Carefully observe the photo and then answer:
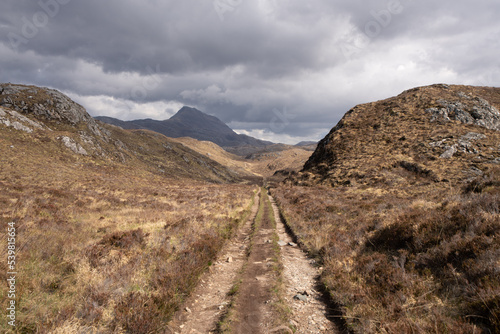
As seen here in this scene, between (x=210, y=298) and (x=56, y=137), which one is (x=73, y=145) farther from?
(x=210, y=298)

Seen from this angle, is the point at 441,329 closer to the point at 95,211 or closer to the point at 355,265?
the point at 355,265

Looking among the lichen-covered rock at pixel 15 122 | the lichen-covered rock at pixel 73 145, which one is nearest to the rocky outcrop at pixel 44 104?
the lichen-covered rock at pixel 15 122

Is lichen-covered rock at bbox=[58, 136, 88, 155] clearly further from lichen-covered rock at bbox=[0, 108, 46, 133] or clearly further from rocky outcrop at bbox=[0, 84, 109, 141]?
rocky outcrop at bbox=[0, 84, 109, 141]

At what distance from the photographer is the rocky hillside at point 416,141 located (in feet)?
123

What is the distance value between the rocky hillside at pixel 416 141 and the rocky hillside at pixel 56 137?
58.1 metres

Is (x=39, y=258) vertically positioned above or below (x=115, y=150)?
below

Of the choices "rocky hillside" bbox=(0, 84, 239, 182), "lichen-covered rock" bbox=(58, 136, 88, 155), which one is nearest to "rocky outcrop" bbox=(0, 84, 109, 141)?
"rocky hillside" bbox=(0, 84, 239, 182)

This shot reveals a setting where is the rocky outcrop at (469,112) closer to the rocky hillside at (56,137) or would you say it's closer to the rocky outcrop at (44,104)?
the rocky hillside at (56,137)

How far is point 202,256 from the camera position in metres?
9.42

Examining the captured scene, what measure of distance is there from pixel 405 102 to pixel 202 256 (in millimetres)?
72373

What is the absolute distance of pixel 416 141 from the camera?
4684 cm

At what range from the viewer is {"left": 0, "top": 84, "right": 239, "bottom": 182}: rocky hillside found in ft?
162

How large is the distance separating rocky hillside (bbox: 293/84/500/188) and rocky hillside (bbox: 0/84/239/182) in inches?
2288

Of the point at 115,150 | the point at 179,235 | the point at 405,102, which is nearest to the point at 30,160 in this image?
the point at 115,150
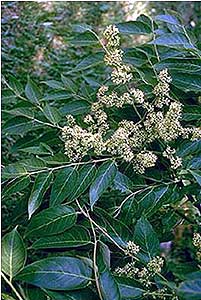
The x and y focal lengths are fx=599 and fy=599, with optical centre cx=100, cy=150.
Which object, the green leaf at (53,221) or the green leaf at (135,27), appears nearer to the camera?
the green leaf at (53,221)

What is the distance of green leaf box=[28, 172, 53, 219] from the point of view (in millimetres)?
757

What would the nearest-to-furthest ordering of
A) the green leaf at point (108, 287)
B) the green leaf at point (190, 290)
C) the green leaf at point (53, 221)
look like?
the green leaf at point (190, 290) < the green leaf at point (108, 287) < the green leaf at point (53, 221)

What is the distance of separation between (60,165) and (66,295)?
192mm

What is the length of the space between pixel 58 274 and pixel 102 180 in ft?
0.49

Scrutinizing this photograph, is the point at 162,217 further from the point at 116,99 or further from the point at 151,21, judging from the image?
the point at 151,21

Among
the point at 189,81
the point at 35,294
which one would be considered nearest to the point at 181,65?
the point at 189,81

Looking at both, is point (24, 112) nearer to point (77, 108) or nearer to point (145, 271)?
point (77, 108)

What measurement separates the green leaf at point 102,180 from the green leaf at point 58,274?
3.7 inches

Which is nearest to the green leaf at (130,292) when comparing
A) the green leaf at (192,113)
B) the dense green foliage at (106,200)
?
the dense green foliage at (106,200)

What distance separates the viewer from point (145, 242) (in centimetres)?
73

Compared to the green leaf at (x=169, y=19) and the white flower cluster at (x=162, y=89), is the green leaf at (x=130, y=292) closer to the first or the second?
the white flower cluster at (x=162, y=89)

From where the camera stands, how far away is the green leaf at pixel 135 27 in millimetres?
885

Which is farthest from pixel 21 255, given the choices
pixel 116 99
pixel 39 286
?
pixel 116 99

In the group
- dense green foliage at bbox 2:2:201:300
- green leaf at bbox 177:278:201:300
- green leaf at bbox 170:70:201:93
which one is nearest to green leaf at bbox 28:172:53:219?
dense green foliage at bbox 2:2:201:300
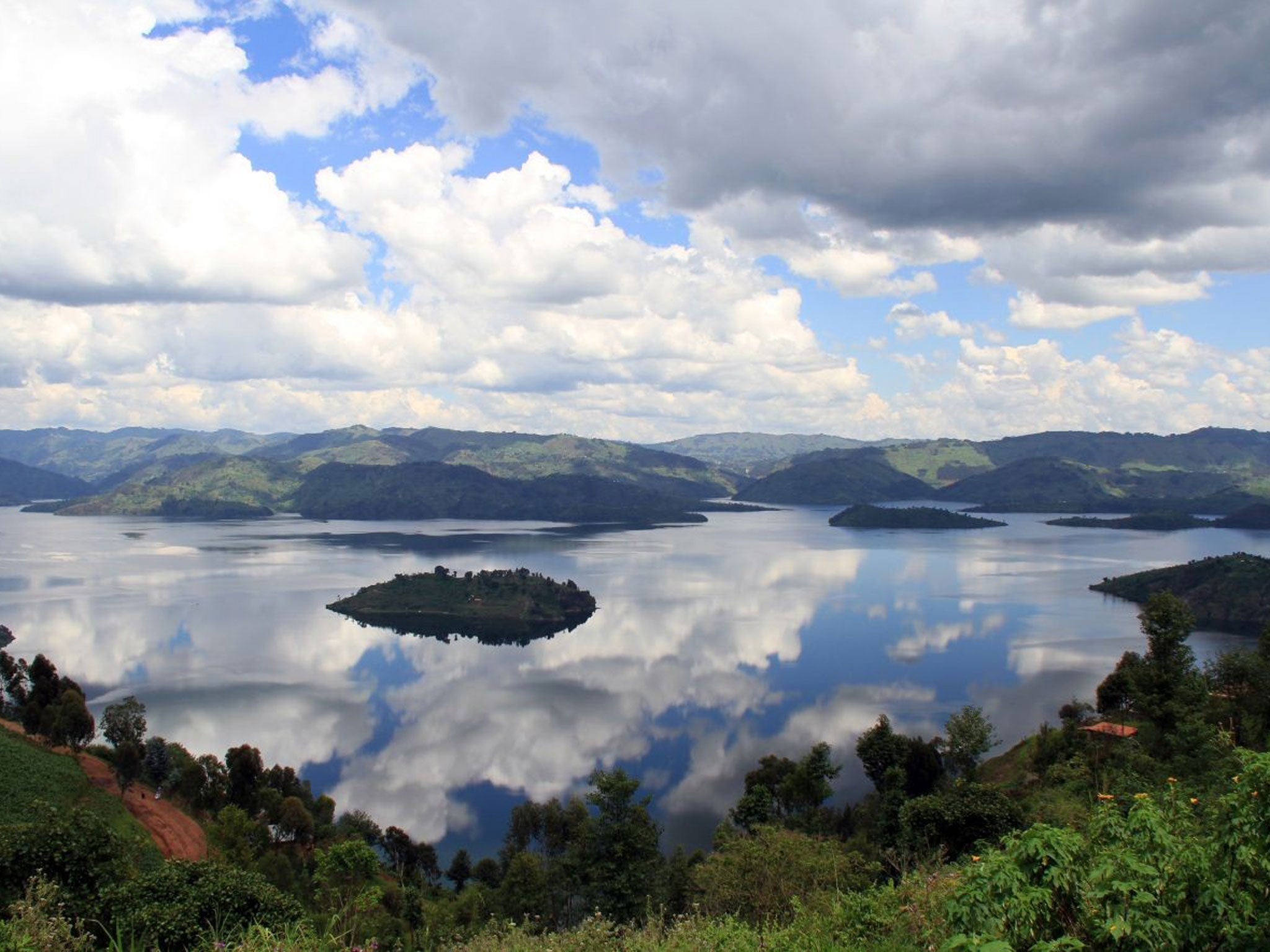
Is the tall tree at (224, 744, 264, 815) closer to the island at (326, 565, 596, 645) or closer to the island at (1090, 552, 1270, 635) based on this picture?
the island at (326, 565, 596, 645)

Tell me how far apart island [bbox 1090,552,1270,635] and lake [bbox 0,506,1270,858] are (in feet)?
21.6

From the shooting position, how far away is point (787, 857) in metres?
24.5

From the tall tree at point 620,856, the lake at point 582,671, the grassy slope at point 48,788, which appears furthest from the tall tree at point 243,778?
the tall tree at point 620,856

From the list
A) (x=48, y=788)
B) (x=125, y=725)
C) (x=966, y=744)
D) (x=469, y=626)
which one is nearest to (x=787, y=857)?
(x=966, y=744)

□ □ □ □

■ WORK TO DO
Reproduce the listing exactly. Leave its pictures out.

■ EXERCISE RESULT
Carefully observe the photo and then answer:
As seen here in this scene, between (x=210, y=298) and (x=56, y=137), which one is (x=73, y=145) farther from?
(x=210, y=298)

Seen from this angle, is the point at 441,329 closer to the point at 95,211 or closer to the point at 355,265?
the point at 355,265

Looking among the lichen-covered rock at pixel 15 122 | the lichen-covered rock at pixel 73 145, which one is nearest to the rocky outcrop at pixel 44 104?
the lichen-covered rock at pixel 15 122

Is lichen-covered rock at bbox=[58, 136, 88, 155] clearly further from lichen-covered rock at bbox=[0, 108, 46, 133] or clearly further from rocky outcrop at bbox=[0, 84, 109, 141]?
rocky outcrop at bbox=[0, 84, 109, 141]

At what distance from the photographer is the rocky hillside at point 416,141 located (in feet)?
123

What is the distance value between the rocky hillside at pixel 416 141 and the rocky hillside at pixel 56 137?
58.1 metres

Is (x=39, y=258) vertically positioned above or below (x=115, y=150)?
below

Of the choices "rocky hillside" bbox=(0, 84, 239, 182), "lichen-covered rock" bbox=(58, 136, 88, 155), which one is nearest to "rocky outcrop" bbox=(0, 84, 109, 141)?
"rocky hillside" bbox=(0, 84, 239, 182)

This shot reveals a setting where is the rocky outcrop at (469,112) closer to the rocky hillside at (56,137) or would you say it's closer to the rocky outcrop at (44,104)?
the rocky hillside at (56,137)

How far is point 202,256 from the camera position in metres?
9.42

Examining the captured scene, what measure of distance is there from pixel 405 102 to pixel 202 256 (in millimetres)?
72373

What is the absolute distance of pixel 416 141 from the camera?
4684 cm

At what range from the viewer is {"left": 0, "top": 84, "right": 239, "bottom": 182}: rocky hillside found in ft?
162

How large is the distance separating rocky hillside (bbox: 293/84/500/188) and rocky hillside (bbox: 0/84/239/182) in inches?
2288

Of the point at 115,150 | the point at 179,235 | the point at 405,102, which is nearest to the point at 30,160 in this image?
the point at 115,150
The x and y focal lengths are fx=599 and fy=599, with optical centre cx=100, cy=150.
Which object, the green leaf at (53,221) or the green leaf at (135,27), appears nearer to the camera?
the green leaf at (53,221)

What is the distance of green leaf box=[28, 172, 53, 219] from the point of view (in millimetres)?
757

What would the nearest-to-furthest ordering of
A) the green leaf at point (108, 287)
B) the green leaf at point (190, 290)
C) the green leaf at point (53, 221)
look like?
the green leaf at point (190, 290) < the green leaf at point (108, 287) < the green leaf at point (53, 221)

What is the distance of separation between (60,165) and (66,295)?
192mm

What is the length of the space between pixel 58 274 and pixel 102 180 in ft?
0.49

Scrutinizing this photograph, is the point at 162,217 further from the point at 116,99 or further from the point at 151,21, judging from the image?
the point at 151,21

Among
the point at 189,81
the point at 35,294
which one would be considered nearest to the point at 181,65?
the point at 189,81

Looking at both, is point (24, 112) nearer to point (77, 108) or nearer to point (145, 271)?
point (77, 108)

What measurement separates the green leaf at point 102,180 from the green leaf at point 58,274?
3.7 inches

Which is nearest to the green leaf at (130,292) when comparing
A) the green leaf at (192,113)
B) the dense green foliage at (106,200)
?
the dense green foliage at (106,200)

What distance separates the viewer from point (145, 242) (in centimetres)?
73

Compared to the green leaf at (x=169, y=19) and the white flower cluster at (x=162, y=89), is the green leaf at (x=130, y=292) closer to the first or the second?
the white flower cluster at (x=162, y=89)

From where the camera stands, how far away is the green leaf at pixel 135 27 in millimetres?
885

Which is farthest from pixel 21 255, given the choices
pixel 116 99
pixel 39 286
?
pixel 116 99

In the group
- dense green foliage at bbox 2:2:201:300
- green leaf at bbox 177:278:201:300
- green leaf at bbox 170:70:201:93
which one is nearest to green leaf at bbox 28:172:53:219?
dense green foliage at bbox 2:2:201:300
Is the tall tree at (224, 744, 264, 815) closer to the island at (326, 565, 596, 645) or closer to the island at (1090, 552, 1270, 635) based on this picture?
the island at (326, 565, 596, 645)

Tell me how far apart island [bbox 1090,552,1270,635] and lake [bbox 0,506,1270,858] are (in feet)?
21.6

From the shooting position, how far away is point (787, 857) in metres?
24.5

From the tall tree at point 620,856, the lake at point 582,671, the grassy slope at point 48,788, which appears furthest from the tall tree at point 243,778?
the tall tree at point 620,856

From the list
A) (x=48, y=788)
B) (x=125, y=725)
C) (x=966, y=744)
D) (x=469, y=626)
which one is nearest to (x=787, y=857)?
(x=966, y=744)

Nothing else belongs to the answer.